**Problem details**
Copy each line in the data that includes the word "Tanzania".

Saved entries
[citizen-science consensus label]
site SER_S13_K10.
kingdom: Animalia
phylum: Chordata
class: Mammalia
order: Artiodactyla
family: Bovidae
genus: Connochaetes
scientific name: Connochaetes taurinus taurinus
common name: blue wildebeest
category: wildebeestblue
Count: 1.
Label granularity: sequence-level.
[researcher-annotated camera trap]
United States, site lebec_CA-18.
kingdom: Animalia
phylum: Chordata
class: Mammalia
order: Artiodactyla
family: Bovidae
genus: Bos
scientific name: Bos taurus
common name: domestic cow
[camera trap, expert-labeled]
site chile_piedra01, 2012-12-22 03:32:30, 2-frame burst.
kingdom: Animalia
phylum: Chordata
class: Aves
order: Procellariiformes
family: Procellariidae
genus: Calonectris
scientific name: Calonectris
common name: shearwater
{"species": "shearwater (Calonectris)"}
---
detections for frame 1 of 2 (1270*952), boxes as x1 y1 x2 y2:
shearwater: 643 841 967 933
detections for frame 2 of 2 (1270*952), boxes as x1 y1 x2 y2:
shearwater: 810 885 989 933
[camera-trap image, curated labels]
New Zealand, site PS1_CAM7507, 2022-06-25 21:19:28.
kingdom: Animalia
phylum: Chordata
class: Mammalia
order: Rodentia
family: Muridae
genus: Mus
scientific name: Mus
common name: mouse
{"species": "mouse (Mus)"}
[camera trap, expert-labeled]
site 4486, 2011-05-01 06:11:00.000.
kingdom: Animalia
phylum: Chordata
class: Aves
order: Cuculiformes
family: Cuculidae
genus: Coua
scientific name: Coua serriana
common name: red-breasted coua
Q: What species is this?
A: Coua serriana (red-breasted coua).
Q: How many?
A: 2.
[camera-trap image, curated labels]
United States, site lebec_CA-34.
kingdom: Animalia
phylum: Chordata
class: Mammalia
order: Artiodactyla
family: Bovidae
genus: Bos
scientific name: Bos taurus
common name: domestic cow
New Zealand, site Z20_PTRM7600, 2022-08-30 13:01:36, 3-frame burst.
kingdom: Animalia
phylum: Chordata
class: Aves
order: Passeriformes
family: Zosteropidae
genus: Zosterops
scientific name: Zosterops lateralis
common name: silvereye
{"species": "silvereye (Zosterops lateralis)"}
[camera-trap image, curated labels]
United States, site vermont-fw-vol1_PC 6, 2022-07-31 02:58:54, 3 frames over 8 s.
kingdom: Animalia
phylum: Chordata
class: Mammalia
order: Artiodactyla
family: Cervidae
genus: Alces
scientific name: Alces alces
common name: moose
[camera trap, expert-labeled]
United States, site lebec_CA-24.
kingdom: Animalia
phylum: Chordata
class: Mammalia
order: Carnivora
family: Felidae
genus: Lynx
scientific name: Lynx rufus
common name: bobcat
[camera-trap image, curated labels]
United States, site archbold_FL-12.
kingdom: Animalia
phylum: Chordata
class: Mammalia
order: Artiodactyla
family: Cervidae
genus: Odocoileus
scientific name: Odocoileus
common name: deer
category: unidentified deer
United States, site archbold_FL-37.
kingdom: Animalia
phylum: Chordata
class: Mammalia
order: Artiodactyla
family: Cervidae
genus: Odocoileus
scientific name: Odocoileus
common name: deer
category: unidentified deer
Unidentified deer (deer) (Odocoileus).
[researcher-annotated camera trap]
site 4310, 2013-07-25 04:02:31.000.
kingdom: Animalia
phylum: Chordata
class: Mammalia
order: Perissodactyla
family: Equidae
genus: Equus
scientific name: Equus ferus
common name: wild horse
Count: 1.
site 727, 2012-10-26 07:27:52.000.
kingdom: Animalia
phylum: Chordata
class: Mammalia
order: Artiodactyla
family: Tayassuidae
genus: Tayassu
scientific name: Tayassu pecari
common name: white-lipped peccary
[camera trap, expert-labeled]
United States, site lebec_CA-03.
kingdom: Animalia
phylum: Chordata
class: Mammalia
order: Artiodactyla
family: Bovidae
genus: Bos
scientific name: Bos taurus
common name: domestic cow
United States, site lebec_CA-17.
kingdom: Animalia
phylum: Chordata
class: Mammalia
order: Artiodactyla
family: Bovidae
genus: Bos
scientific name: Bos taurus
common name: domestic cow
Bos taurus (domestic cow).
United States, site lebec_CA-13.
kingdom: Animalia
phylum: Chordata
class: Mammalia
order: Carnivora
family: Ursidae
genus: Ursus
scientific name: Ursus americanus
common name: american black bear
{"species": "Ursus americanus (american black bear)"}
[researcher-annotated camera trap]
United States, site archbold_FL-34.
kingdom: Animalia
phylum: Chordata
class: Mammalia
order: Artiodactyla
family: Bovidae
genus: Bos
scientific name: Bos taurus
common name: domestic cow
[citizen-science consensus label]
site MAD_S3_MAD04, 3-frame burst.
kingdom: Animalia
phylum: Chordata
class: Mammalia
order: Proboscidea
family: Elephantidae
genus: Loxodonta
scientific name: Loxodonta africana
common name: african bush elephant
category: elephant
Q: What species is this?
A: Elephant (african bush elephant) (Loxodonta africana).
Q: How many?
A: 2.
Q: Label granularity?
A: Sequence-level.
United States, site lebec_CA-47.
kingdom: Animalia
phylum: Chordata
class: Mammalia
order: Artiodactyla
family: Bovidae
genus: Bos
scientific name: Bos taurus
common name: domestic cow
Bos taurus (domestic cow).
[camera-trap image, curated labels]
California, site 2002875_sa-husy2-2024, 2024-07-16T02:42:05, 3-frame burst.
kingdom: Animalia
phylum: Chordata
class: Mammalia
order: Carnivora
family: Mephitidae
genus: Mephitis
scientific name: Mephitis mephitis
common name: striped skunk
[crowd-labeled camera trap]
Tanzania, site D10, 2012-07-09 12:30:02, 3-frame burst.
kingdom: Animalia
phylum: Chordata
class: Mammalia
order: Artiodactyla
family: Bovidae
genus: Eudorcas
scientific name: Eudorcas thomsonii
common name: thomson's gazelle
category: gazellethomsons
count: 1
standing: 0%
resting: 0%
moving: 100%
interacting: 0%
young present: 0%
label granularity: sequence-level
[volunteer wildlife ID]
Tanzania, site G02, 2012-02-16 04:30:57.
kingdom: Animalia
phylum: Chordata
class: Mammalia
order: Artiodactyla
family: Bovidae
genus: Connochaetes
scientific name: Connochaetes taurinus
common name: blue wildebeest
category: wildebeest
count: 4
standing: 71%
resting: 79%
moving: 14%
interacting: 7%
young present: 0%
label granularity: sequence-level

**Completed exercise**
Tanzania, site D10, 2012-07-09 12:30:02, 3-frame burst.
Tanzania, site G02, 2012-02-16 04:30:57.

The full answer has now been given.